Write out the rows below word for word, starting with the line that contains "How far from the camera" and going on through the line that contains "As seen in this", with both of those lines included.

### Task input:
+ + + + +

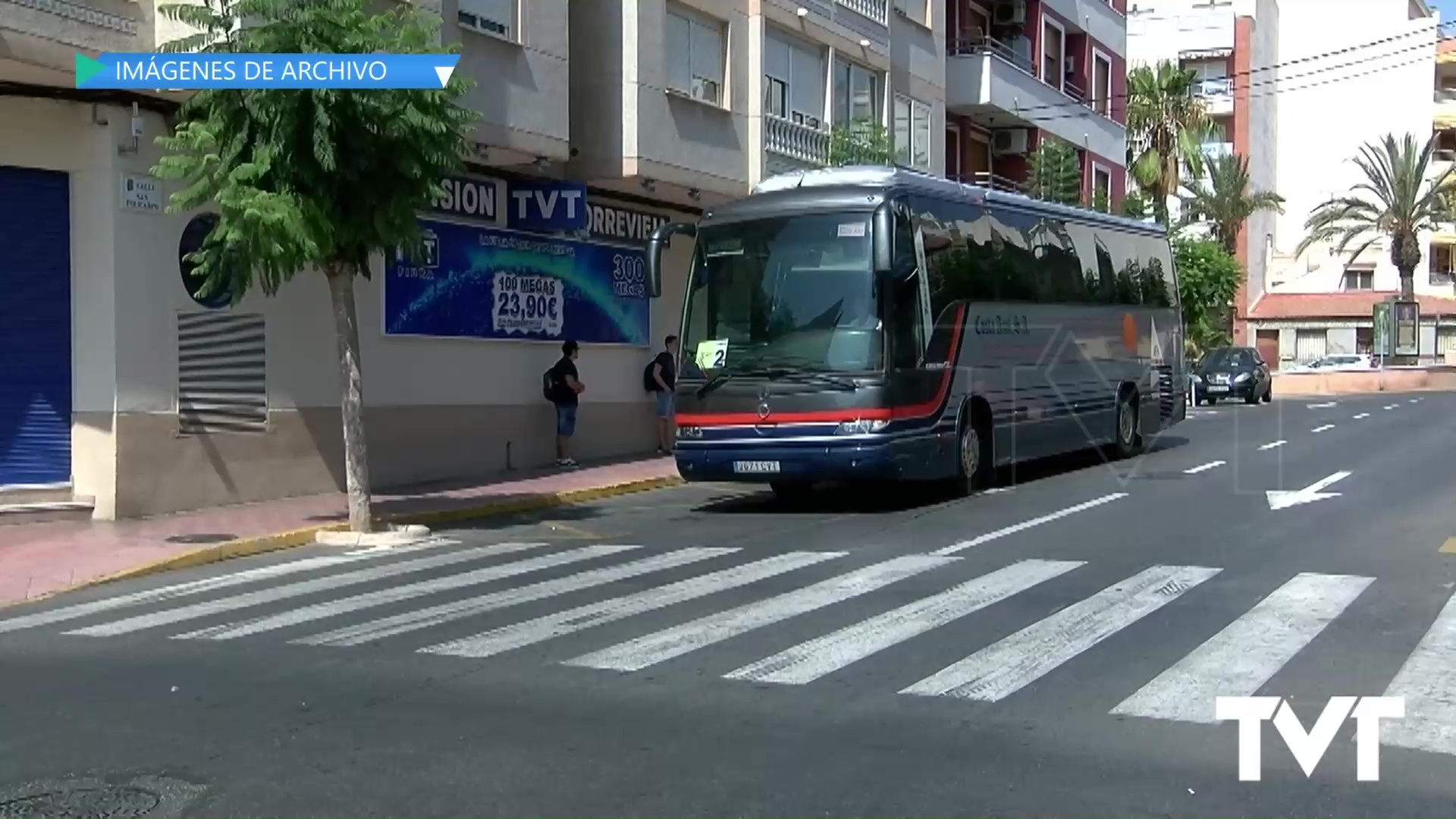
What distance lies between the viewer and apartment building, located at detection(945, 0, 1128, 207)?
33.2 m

+ + + + +

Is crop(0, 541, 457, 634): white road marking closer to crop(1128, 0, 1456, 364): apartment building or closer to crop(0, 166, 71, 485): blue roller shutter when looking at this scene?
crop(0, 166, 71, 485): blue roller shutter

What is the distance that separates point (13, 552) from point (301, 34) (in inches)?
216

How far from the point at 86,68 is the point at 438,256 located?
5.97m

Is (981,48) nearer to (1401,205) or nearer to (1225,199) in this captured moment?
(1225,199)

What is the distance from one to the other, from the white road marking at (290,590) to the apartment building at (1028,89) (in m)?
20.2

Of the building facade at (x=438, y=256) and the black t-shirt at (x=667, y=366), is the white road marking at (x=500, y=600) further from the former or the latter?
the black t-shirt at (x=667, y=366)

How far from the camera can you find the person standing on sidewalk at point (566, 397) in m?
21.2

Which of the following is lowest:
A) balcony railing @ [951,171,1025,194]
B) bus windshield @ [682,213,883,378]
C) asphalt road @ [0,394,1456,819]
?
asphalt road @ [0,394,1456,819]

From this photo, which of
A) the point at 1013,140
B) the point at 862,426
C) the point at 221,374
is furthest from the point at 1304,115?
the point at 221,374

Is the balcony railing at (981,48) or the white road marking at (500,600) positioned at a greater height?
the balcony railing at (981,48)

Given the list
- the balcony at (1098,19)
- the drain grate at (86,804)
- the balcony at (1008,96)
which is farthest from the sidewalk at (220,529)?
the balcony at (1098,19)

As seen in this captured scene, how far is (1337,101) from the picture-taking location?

+ + + + +

### Response to this exercise:
How far from the camera can you find the person standing on sidewalk at point (566, 397) in m?
21.2

Which of the following is lowest:
A) balcony railing @ [951,171,1025,194]
B) bus windshield @ [682,213,883,378]
C) asphalt road @ [0,394,1456,819]
?
asphalt road @ [0,394,1456,819]

From this photo, which of
A) the point at 1013,140
B) the point at 862,426
C) the point at 221,374
is furthest from the point at 1304,115?
the point at 221,374

Is the balcony railing at (981,48) or the white road marking at (500,600) positioned at a greater height?
the balcony railing at (981,48)

Given the list
- the balcony at (1098,19)
- the drain grate at (86,804)
- the balcony at (1008,96)
which is farthest from the sidewalk at (220,529)?
the balcony at (1098,19)

As seen in this captured scene, how far is (1337,101) from the picture-taking location?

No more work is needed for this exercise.